◆ **ПИСЬМЕННОЕ ЗАДАНИЕ**: Перепечатайте дословно фрагмент приведенного ниже текста о танцах и драках в Сетуни. Начните с фрагмента, содержащего слова "[Ну это когда, по каким-то", и остановитесь после слов "Ну всё-таки до крови не доходило?".

Б (ок. 1930). Москва; Г (ок. 1945). Москва; В (1950). Москва; Р (1939). Москва

Кунцево. Сетунь. Немчиновка. Танцплощадка. Танцы, драки. Улица Кубинка

Б: Танцплощадка. Называлась моей матерью «Собачья радость».

[Это где?]

Б: Это обыкновенный круг деревянный, ограждённый забором, где на сцене играет там «пум-пум-пум-пум-пум-пум-пум», три трубы, четыре, одна гитара, и идут танцы. «Тёмная ночь…» [напевает].

[Это Сетунь?]

Б: Это Сетунь. Да, это Сетунь. Между Кунцево, Сетунь, Немчиновка. […]

Г: Просто деревня была.

Р: Так вы туда ехали от Кунцево, вы ещё ехали?

В: Да там пешком пройти.

Г: Да Сетунь никогда Москвой не была.

Б: Слушай, я, это, Сетунь, это самое, всю Сетунь, Немчиновку, Кунцево пешком ногами пробегали.

Г: Молоды-ые…

Б: Потому что это, это был наш район, где мы там кучевались, это самое… Ну максимум там 3–5 километров.

Б: Танцы были. Я возвращался с Немчиновки, у меня была девушка в Немчиновке, я возвращался с Немчиновки в час — в два ночи, так, значит, полтора километра пробежал…

Р: Ага. «Опять от меня сбежала последняя электричка…».

Б: …значит, до Сетуни, понимаешь ли, это самое, после — ту-ту-ту-ту-ту [изображает, как бежал] — держания за коленку…

[А кто кого бил? Какие районы?]

Г: Друг друга. Это всегда ругались.

Б: Улица на улицу, скажем. Был Сетунь… Была Сетунь. Вот сейчас если, скажем, взять, вот эту Сетунь, да, вот сейчас это называется улица Кубинка была, раньше Красная Горка, а с другой стороны была Ногинка. Фабрика Ногина. Вот выходила улица на улицу или район на район. То есть мужчины вот его возраста [показывает на собеседника Г].

[То есть необязательно пацаны?]

Б: Не, какие пацаны?! Отцы семейства, в этих самых, взрослые мужчины. Вот улица на улицу.

[Ну это когда, по каким-то праздникам?]

Б: Ни к каким праздникам, просто, это самое, день сходки — улица на улицу. Мы раньше… вот сейчас это газовые пистолеты, а раньше делали мы поджи́ги. Деревянные, это самое. Называется — медная трубка, набивали её спичками серы с этой стороны, свинец, поджигали серу, она стреляла — вот были у нас такие убийственный наганы, понимаешь? То есть это была обыкновенная, скажем, битва, Сетунь шла на Немчиновку. То есть выстраивались в ряды, понимаешь ли, тридцатилетние, сорокалетние мужики, вот весь район, понимаешь. Вот знаешь, раньше были пращи, да?

[А у вас чем?]

Б: То, то же самое. Пращи.

[А из чего её делали?]

Б: А чего пращи? Вот две верёвки. Камень внутри, и камень летит, понимаешь.

Р: Ну всё-таки до крови не доходило?

Б: Доходило до крови. Район на район, улица на улицу. Не от того что мы вот, эт самое, а просто вот какой-то…

[Ну потому что они чужие?]

Б: Да!

◆ **СТРОКИ**:
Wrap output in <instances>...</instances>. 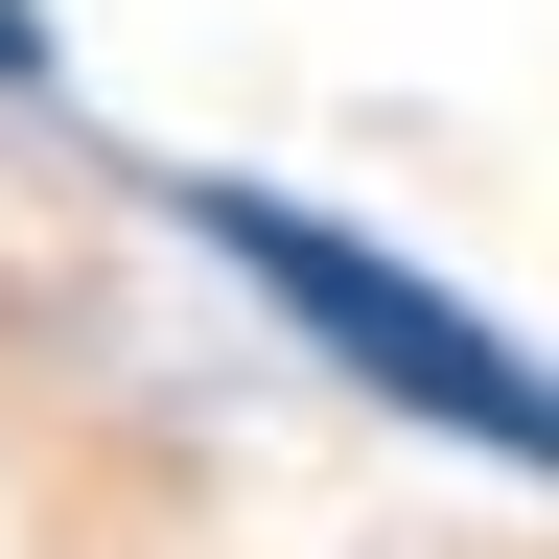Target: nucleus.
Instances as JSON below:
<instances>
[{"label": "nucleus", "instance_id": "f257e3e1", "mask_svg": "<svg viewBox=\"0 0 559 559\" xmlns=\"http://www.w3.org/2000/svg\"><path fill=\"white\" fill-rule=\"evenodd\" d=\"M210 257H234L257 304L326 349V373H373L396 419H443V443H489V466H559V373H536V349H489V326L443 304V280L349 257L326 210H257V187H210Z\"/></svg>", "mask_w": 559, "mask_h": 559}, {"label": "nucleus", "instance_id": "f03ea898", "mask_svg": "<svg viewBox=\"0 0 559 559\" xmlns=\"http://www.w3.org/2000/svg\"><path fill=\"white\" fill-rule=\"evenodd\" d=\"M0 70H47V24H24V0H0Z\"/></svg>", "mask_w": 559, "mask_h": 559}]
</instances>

◆ **РЕШЕНИЕ ЗАДАЧИ**:
[Ну это когда, по каким-то праздникам?]

Б: Ни к каким праздникам, просто, это самое, день сходки — улица на улицу. Мы раньше… вот сейчас это газовые пистолеты, а раньше делали мы поджи́ги. Деревянные, это самое. Называется — медная трубка, набивали её спичками серы с этой стороны, свинец, поджигали серу, она стреляла — вот были у нас такие убийственный наганы, понимаешь? То есть это была обыкновенная, скажем, битва, Сетунь шла на Немчиновку. То есть выстраивались в ряды, понимаешь ли, тридцатилетние, сорокалетние мужики, вот весь район, понимаешь. Вот знаешь, раньше были пращи, да?

[А у вас чем?]

Б: То, то же самое. Пращи.

[А из чего её делали?]

Б: А чего пращи? Вот две верёвки. Камень внутри, и камень летит, понимаешь.

Р: Ну всё-таки до крови не доходило?